In the post below on adjusting MB550 traps, what part is filed shorter to take out the gap that causes pan creep?

Selection

▼

# New MB550 Adjustments



## Ol' Gobblero

Picked up 5 dozen MB550 closed jaw traps from Brian at Southern Snare and Supply in Hortense GA yesterday. Along with 5 doz chain stakes. Great guy to deal with. He met me in Alma to save me shipping costs and time.



Unboxed. Time to go to work.



There is no such thing as a “ready to set, out of the box trap.” All traps should be checked for pan tension, pan creep and pan level. The MB550s are close to ready out of the box, but need a little tweaking. The first thing I do is trim the spring pins down to about 1/2 inch. This makes the trap bed easier. You can also bend them down if you would like. I prefer to trim them.





Next on the agenda is to check the trap for pan creep, tension and level. I start by setting the trap in the night latch and slowly pulling the pan down. If the pan travels at all before the trap fires, this gives the animal a chance to feel the pan move and refuse to commit to the set. Pan travel is adjusted by shortening the dog flat. The dog flat is the part of the dog that the pan rests on after it clicks into place. This flat is often times too long and allows a good bit of pan movement before the trap fires. A long flat can also increase pan tension.





The gap between the pan and dog is wahat causes the creep. I file the dog flat shorter to take out the gap. This produces a very crisp firing trap that averages 3 lbs. Take your time filing. You can remove too much and the trap will not set.



After making these adjustments, I will attach the chain stakes and degrease the traps. I normally run them for a few weeks to get a light rust on then. Then I will boil/dye. I do not wax my traps.

▲

Supplied material
▼

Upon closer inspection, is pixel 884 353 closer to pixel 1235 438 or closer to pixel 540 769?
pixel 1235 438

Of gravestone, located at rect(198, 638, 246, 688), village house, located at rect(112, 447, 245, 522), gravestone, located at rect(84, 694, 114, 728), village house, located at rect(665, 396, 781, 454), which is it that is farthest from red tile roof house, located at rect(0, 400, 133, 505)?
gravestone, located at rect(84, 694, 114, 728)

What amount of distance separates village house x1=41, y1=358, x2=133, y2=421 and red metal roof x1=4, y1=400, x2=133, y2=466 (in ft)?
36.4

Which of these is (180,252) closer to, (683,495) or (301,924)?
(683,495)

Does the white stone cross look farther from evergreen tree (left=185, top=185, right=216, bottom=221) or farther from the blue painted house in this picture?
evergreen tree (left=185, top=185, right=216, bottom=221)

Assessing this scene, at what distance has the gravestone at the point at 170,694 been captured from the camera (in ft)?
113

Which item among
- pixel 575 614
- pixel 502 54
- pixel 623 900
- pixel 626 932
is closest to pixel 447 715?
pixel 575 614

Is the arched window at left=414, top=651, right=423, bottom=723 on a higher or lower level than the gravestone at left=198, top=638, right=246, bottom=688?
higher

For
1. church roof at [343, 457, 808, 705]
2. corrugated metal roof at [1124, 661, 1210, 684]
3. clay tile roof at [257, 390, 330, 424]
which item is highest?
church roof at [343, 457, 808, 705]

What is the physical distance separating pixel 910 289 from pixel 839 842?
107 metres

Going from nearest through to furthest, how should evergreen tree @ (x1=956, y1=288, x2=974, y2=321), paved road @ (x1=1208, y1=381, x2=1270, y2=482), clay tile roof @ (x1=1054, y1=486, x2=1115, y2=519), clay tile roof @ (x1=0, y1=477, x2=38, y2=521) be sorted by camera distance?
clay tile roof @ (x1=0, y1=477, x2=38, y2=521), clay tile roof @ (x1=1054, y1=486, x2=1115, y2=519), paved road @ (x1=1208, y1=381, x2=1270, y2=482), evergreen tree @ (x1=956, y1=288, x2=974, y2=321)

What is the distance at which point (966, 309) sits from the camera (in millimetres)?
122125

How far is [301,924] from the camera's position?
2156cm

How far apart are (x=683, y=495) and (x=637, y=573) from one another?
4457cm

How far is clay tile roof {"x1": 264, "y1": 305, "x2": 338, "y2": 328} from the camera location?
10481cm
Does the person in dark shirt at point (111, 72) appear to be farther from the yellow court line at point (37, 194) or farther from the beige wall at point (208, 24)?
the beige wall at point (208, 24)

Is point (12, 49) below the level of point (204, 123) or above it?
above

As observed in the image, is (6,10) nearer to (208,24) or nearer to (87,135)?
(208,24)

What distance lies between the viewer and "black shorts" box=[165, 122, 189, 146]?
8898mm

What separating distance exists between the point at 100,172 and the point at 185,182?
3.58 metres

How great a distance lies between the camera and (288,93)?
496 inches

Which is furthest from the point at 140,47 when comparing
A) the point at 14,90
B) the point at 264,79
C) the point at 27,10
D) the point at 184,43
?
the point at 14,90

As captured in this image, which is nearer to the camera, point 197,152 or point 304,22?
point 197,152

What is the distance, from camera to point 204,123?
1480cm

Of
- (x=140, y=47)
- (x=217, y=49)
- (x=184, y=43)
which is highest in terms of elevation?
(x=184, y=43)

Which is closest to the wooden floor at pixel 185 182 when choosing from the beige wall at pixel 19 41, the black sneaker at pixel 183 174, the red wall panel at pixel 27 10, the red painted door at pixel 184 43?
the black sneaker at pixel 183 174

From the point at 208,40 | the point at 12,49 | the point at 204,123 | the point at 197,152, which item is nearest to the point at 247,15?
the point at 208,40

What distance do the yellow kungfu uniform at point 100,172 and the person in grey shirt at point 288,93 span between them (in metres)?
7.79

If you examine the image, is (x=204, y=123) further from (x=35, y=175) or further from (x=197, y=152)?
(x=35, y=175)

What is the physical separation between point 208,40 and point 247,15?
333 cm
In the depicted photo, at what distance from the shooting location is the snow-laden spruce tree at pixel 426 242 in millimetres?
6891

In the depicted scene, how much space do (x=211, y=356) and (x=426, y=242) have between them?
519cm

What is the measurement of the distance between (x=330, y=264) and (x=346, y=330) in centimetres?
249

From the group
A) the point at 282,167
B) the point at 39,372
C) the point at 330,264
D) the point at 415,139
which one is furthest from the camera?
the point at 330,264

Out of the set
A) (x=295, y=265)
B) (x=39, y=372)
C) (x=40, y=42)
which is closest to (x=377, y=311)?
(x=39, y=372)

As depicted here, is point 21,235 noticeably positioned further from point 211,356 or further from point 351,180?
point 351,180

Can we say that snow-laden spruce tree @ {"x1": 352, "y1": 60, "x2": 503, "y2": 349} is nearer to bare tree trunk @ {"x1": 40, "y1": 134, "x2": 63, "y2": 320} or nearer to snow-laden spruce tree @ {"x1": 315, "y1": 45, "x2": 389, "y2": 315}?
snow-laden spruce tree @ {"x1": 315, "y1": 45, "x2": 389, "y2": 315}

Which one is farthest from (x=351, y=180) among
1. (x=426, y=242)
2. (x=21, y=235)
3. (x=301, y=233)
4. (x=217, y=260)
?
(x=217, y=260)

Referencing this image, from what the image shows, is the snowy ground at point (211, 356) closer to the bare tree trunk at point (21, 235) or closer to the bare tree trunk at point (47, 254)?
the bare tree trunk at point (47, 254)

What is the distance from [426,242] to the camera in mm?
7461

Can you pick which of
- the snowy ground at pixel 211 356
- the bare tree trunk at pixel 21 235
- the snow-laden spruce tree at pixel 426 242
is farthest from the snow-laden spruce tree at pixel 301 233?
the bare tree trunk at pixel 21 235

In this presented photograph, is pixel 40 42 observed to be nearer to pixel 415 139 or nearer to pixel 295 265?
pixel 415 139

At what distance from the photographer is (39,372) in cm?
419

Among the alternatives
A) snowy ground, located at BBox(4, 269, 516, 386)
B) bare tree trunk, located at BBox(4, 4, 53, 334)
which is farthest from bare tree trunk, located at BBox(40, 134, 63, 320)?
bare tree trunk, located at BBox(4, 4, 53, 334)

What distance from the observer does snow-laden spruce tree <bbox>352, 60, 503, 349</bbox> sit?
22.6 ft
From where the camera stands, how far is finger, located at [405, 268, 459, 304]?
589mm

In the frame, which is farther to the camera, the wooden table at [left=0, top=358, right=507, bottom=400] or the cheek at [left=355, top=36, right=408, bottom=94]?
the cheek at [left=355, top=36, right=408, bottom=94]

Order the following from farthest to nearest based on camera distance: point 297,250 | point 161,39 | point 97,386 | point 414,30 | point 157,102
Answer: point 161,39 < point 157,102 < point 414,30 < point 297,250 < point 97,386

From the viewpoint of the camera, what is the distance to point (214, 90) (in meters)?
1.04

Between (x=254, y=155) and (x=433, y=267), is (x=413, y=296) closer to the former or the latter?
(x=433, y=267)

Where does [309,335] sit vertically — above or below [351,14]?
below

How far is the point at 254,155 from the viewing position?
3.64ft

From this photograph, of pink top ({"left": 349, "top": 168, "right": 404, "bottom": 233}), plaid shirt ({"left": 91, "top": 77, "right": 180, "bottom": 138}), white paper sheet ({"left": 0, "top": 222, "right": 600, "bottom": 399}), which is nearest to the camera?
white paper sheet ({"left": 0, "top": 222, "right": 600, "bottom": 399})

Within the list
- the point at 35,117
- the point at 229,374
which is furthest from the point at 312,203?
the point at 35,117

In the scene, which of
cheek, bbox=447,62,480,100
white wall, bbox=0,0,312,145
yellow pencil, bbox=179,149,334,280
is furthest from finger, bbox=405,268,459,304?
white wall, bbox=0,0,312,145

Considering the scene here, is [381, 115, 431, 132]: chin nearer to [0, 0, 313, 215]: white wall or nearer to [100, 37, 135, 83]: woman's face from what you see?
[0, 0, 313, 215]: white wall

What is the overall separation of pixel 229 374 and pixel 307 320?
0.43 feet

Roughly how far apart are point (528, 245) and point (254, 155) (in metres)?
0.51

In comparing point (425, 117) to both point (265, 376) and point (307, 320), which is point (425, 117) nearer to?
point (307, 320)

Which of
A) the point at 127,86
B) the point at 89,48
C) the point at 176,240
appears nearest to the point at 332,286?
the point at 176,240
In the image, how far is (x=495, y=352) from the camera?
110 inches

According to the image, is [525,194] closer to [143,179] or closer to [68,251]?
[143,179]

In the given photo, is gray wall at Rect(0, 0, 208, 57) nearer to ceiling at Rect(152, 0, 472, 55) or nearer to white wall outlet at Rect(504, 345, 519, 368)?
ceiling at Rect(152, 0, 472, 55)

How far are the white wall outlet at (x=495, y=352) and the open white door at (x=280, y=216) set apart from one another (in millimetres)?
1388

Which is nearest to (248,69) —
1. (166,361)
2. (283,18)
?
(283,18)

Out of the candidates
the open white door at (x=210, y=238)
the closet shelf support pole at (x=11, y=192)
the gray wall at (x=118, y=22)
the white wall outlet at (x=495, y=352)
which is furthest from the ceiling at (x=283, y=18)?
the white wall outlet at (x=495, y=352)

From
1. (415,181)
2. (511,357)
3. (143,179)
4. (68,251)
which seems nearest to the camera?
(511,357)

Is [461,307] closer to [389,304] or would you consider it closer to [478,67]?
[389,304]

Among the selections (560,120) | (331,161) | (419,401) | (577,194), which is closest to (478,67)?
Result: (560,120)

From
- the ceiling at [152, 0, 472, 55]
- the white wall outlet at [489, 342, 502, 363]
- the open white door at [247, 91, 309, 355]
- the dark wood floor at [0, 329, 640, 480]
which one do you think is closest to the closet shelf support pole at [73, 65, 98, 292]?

▲

Response for this exercise
The dog flat, the part of the dog that the pan rests on after it clicks into place.